Aluno: André Luiz Regis de Oliveira
Orientador: Fátima Alves
Introdução
Na configuração mundial do pós segunda guerra, a sociologia da educação dá ênfase em
um processo de investigação das questões tangentes às desigualdades educacionais e à
democratização do ensino, enquanto que temas recorrentes à família e a sociologia da família
tratam-na apenas sob um aspecto de orientação funcionalista. Uma abordagem mais específica
acerca da família só começa a ser estudada mais especificamente a partir da segunda metade
da década de setenta,
“... quando as correntes marxistas começam a se preocupar com a inexistência de uma
teoria da população, [e] o interesse pelo tema da família surge nos estudos sobre as
estratégias de sobrevivência das camadas populares e a reprodução do trabalhador.”

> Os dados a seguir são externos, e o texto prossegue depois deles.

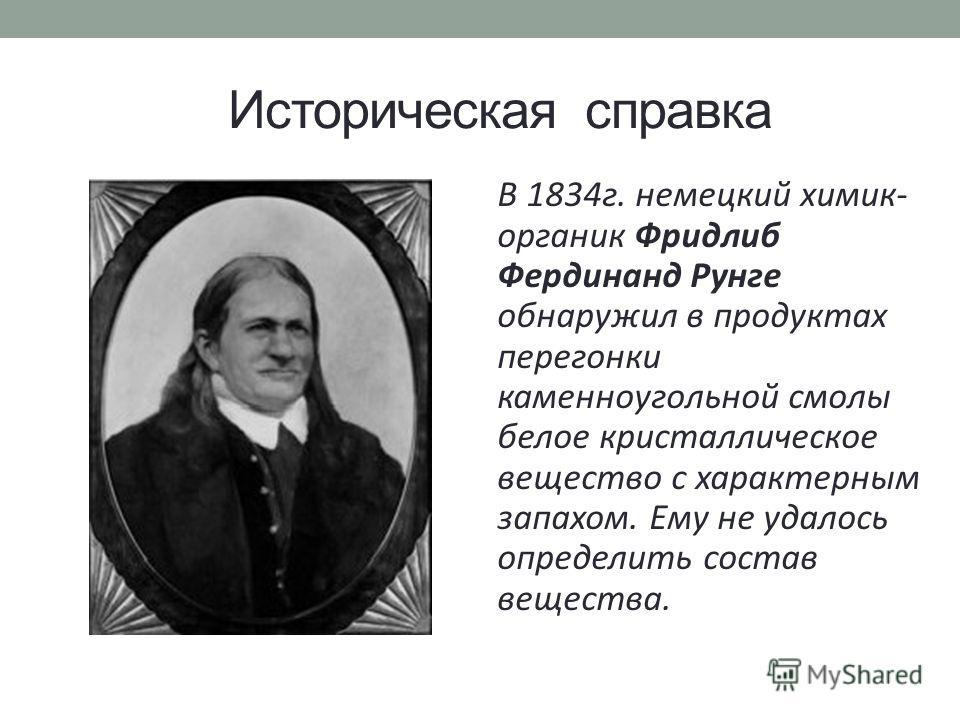 Историческая справка В 1834 г. немецкий химик- органик Фридлиб Фердинанд Рунге обнаружил в продуктах перегонки каменноугольной смолы белое кристаллическое вещество с характерным запахом. Ему не удалось определить состав вещества.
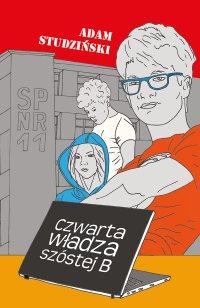 Czwarta władza szóstej B - Adam Studziński - ebook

(BRUSCHINI, 1989, p.6). [1]
Como processo de investigação das questões relacionadas à sociologia da educação,
foram realizadas três grandes pesquisas com o objetivo de um melhor entendimento das
relações que se estabelecem entre escola e a sociedade.
A primeira geração de estudos, de base na mobilidade social, obteve conclusões
pessimistas quanto à capacidade da escola de reverter às desigualdades socioeconômicas dos
alunos, oriundas de suas famílias. Contrapondo-se a esta, uma segunda geração buscou o
efeito das oportunidades escolares, através do desempenho escolar, para demonstrar que a
“escola faz diferença”, podendo alcançar maior eficácia e equidade de resultados. Conjugando
a sociologia urbana e a sociologia da educação, surge uma terceira geração para ampliar além
da família e da escola, a organização social do território e seus possíveis efeitos sobre as
oportunidades educacionais [2].
Questionando alguns dos pensamentos vigentes até então, principalmente na sociedade
francesa, Bourdieu mostra outra face da escola, evidenciando sua configuração como
instituição não meramente produtora de saberes e conhecimentos, mas como reprodutora de
desigualdades sociais, pois nela encontram-se mecanismos de perpetuação e legitimação dos
saberes tidos como úteis pela classe dominante (NOGUEIRA e NOGUEIRA, 2002) [3].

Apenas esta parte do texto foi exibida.